Aber bin noch nicht zum überprüfen des jetztigen Rechteverhältnisses gekommen.

Werde heute abend berichten wie es aussieht.

Danke aber so weit für den Rat, solangsam kommt doch noch was zusammen...

Gruß Mark,

der frohes Schaffen wünscht...

----------

## SuperTrax

Servus nochmal,

also die Situation ist nach wie vor gleich...

K3b greift aber auch überhaupt nicht auf den Brenner zu, da blinkt kein einziges mal das Lesen/Schreiben

Lichtchen...

----------

## flammenflitzer

Hast Du k3b schon mal in der konsole gestartet und die Ausgaben angesehen?

----------

## schachti

Schon mal meinen Tipp (siehe oben) probiert und es direkt mit cdrecord probiert?

----------

## SuperTrax

Hallo zusammen,

@flammenflitzer:

k3b in der Konsole bringt keine Meldungen über den Brennvorgang an sich. Es ist also kein

Fehler von k3b direkt, sondern von cdrecord.

(Daten zur Phrasenverortung)
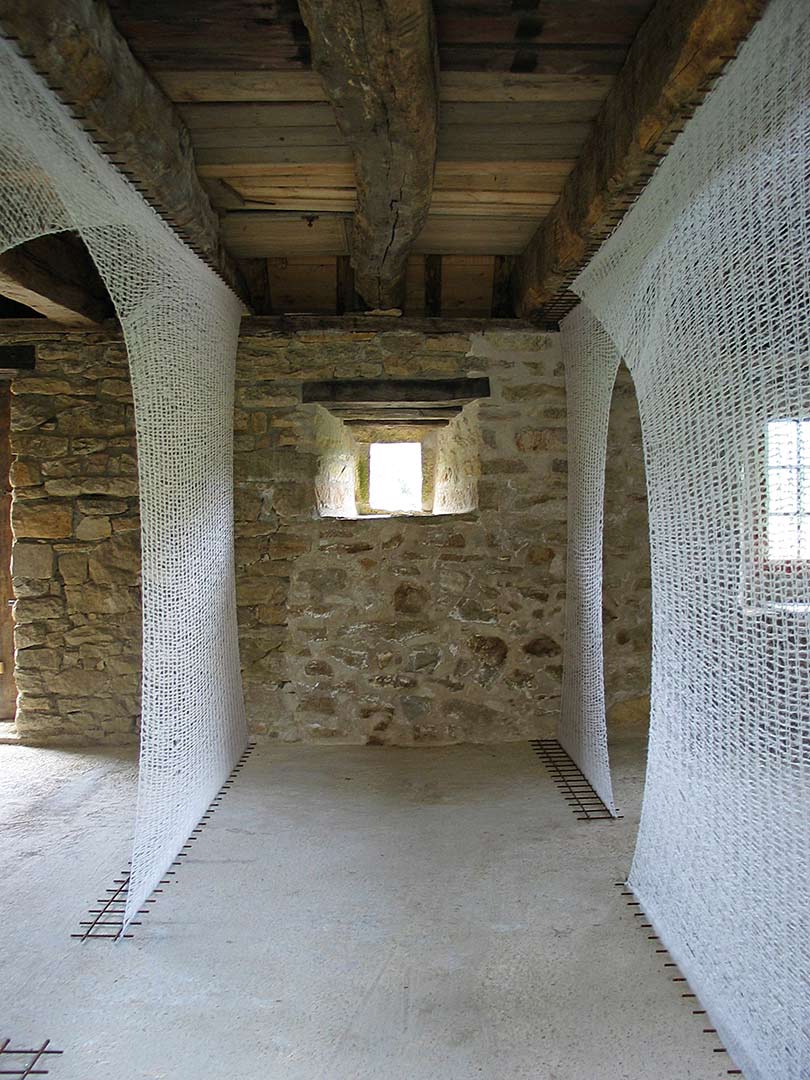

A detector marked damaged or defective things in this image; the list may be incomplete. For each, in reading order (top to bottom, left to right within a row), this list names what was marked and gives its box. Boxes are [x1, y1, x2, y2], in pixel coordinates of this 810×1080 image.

rusty rebar grid on floor [73, 743, 257, 937]
rusty rebar grid on floor [529, 738, 626, 820]
rusty rebar grid on floor [0, 1041, 62, 1075]
rusty rebar grid on floor [617, 881, 747, 1075]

--- Deine Aufgabe ---
Schreib aus dem Forumsthread über K3b den Abschnitt wortgetreu ab, der mit den Worten „Schon mal meinen“ beginnt und mit „sondern von cdrecord.“ endet.

--- Antwort ---
Schon mal meinen Tipp (siehe oben) probiert und es direkt mit cdrecord probiert?

----------

## SuperTrax

Hallo zusammen,

@flammenflitzer:

k3b in der Konsole bringt keine Meldungen über den Brennvorgang an sich. Es ist also kein

Fehler von k3b direkt, sondern von cdrecord.